Let us say a little more about the undoubtedly the most successful and important business venture in Gorna Oryahovitsa - Sugar factories. The implementation of the project for a sugar factory in Gorna Oryahovitsa was made possible after the important amendment in the Commercial Law of Bulgaria from January 5 to January 1904, which allowed joint-stock companies registered abroad to operate in Bulgaria. Thus, a project by the Czech Rudolf Pitzka, approved by the Prague Credit Bank, created a Bulgarian-Czech Joint Stock Company for the Sugar Industry (August 1912), which was granted a concession by the National Assembly for the construction of a sugar factory in the area of Gorna Oryahovitsa. The main shareholder in it was Prague Credit Bank, attended by industrialists from the Czech Republic, Serbia and Bulgaria (V. Atanasov and D. Bainov). Engineer R. Pitzka already had experience in such an endeavor. In 1909, he became director of a modern sugar refinery in Belgrade. He was born on 28 on July 1881. He graduated in chemistry in Prague and worked as a chemical engineer in Austria-Hungary and Romania.
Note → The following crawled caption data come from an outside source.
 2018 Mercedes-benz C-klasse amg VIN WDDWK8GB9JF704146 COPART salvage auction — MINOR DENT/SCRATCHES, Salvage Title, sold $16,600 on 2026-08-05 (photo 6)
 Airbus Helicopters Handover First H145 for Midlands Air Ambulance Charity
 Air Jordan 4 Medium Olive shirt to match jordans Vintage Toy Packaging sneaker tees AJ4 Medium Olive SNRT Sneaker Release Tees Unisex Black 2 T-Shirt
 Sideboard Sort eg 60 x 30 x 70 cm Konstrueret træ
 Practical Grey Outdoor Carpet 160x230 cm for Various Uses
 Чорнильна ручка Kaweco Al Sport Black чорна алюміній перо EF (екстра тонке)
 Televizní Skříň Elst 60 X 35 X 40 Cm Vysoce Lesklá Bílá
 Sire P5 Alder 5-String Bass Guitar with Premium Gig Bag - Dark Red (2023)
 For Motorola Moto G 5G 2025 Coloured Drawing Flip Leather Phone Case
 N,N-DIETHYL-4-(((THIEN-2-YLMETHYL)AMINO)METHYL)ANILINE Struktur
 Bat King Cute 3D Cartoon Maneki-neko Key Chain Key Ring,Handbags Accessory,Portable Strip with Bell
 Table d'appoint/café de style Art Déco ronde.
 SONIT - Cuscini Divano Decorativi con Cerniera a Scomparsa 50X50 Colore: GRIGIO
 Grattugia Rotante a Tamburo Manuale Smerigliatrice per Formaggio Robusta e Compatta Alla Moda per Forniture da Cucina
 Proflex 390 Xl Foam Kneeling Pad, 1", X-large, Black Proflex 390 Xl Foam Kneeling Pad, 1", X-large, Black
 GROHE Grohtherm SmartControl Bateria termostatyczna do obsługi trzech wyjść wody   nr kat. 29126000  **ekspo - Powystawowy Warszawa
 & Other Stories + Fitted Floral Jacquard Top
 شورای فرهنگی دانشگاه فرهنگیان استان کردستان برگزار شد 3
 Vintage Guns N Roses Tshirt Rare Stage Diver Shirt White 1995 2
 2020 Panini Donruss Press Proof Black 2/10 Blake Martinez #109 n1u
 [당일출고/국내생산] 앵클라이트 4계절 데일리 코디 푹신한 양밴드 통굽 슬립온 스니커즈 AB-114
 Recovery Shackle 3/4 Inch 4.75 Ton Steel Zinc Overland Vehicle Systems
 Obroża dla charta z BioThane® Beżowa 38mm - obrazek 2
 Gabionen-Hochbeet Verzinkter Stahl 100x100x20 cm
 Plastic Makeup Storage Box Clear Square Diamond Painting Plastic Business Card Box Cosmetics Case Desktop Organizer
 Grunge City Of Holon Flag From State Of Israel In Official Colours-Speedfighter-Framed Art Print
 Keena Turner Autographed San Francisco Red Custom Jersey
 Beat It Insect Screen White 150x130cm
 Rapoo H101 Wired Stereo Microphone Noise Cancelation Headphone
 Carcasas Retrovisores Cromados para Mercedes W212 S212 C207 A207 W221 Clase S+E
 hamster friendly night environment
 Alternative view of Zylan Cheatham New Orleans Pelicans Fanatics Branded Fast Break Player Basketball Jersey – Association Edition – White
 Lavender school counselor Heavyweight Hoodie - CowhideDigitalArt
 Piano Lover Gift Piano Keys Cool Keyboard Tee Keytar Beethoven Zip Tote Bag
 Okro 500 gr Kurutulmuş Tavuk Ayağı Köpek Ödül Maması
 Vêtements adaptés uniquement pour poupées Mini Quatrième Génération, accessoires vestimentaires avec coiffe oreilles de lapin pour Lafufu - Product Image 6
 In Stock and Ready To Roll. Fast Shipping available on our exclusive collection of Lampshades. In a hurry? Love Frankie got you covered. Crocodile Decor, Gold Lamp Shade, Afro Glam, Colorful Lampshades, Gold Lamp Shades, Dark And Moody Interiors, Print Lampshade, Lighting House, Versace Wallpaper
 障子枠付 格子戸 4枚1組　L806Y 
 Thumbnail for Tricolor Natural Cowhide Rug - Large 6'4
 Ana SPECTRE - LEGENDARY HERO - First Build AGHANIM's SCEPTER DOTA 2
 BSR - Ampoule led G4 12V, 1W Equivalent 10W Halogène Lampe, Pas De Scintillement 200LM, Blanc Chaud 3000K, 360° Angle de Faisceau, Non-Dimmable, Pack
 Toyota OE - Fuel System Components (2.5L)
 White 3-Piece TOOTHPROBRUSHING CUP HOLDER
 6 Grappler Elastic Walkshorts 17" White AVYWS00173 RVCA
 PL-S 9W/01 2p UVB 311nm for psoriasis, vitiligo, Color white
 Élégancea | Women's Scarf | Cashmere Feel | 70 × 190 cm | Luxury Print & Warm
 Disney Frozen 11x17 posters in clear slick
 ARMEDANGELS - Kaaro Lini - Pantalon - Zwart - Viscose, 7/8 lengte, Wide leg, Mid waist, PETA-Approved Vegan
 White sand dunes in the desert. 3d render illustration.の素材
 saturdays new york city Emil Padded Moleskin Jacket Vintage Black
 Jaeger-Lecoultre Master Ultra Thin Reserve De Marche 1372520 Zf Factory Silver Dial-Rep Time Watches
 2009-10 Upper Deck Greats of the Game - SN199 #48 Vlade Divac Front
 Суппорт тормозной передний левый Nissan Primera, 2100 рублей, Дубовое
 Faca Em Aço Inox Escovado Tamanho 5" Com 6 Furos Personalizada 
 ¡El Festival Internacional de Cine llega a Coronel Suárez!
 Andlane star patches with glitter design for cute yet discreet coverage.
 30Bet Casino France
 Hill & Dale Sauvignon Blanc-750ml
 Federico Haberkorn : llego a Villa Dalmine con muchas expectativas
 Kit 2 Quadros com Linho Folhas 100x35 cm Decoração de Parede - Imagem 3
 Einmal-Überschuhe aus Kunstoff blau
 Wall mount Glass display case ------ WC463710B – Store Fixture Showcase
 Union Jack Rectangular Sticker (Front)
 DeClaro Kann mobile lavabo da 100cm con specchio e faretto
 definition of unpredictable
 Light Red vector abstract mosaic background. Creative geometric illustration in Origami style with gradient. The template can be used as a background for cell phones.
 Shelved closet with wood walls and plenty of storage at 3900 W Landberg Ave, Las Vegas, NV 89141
In Gorna Oryahovitsa, things went to plan at first. For the factory site they bought and adapted huge areas: 650 acres, of which the building stock was planned to be on the near 384 acres. However, after the outbreak of the Balkan War, many construction workers mobilized them. Wagons with wounds from the war arrived at the Gorna Oryahovitsa station. Typhoid and cholera were among the soldiers, from which some of the factory workers became infected. The factory premises were used as a hospital. In addition, the transport of machinery and construction materials from the Czech Republic has been hindered for some time. The July 14 earthquake, on the other hand, destroyed many of the newly constructed factory buildings and workers' quarters. Despite the incredible difficulties of 1913, in December, 8 began its regular production of the refinery and, in 1913, started its refinery. We have to say that the factory has been operating today for more than a hundred years.
The tireless manager Rudolf Pitzka built his own house in the factory yard in 1915. Due to the unpopularity of sugar beet among Bulgarian farmers, he and other Czechs who came to Bulgaria were campaigning to provide cheaper raw materials for the factory. The factory's operating capacity was 1500 tonnes of sugar per day. Coal from the Borushtitsa mine began to be used for fuel from 1914. E. Staneva notes that the factory is the most modern such complex of its time in Bulgaria. A refinery was built at the beginning of the refined sugar factory, where beet wastes were absorbed - beet slices that were dried and turned into briquettes. In the coming years, the factory grew more and more.
Due to the entrepreneurial nature of its citizens, emergency modernization measures were taken in Gorna Oryahovitsa immediately after the Liberation. As a result, the small town of Gorna Oryahovitsa has become the main railway junction in Bulgaria. The first major project with international participation took place here: it opened one of the largest factories in Bulgaria until the First World War.